Beulah is a new take on a musical. That's what you need to know, first and foremost. Beulah is a new take.
Grab folk music, add a sprinkling of William Blake, a healthy dose of storytelling and some incredibly puppetry (that defies all the 'rules' of using puppets) and you'll be close. The result of this little potion is a fantastical, emotionally intense rollercoaster of a production, that breathes profoundly fresh ideas into everything you thought you knew about life.
The average 80 year old has slept for 23.3 years, or so our hosts Ed and Jim tell us. Within those two timeframes, we quantify everything - days, hours, minutes, seconds... Everything, and, as Jim and Ed explain, we can look at life so differently. In taking two stories - one featuring everyday people, one featuring lions, kings and queens - Alexander Wright's Blake inspired, new piece of theatre, takes you on the most mystical of journeys. Voiceovers, items of clothing, instruments you've never heard of - they all combine to create a whole new world that you'll wish you'd always experienced.

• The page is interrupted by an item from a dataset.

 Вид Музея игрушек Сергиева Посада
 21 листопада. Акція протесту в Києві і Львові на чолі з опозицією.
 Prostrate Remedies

Musically, the show cannot be faulted. Mixing a variety of folk styles - familiar and not - the musicianship on display is magnificent. Tom Bellerby's direction too is subtle but exactly what the show needs - it gives order to disorder, sense to the nonsensical. The combination of talents that has culminated in this production shouldn't be sniffed at, and at its peak, they combine to make a truly beautiful piece of theatre.
Highlights cannot be separated. At each stage of the musical, I found myself questioning whether it could get any better. From the first few songs, to the chemistry between Jim and Ed, to the puppet-based movement sequence, this is a Titan of a show consistently building on and improving on what has gone before it.
So yes, this is a new take on a musical. Everything you expected, everything you wanted - it won't be given to you. Everything you didn't know you needed: that's what you'll be given. Beulah takes you on an incredible journey, and it is not one that can be explained, it's one that needs to be experienced.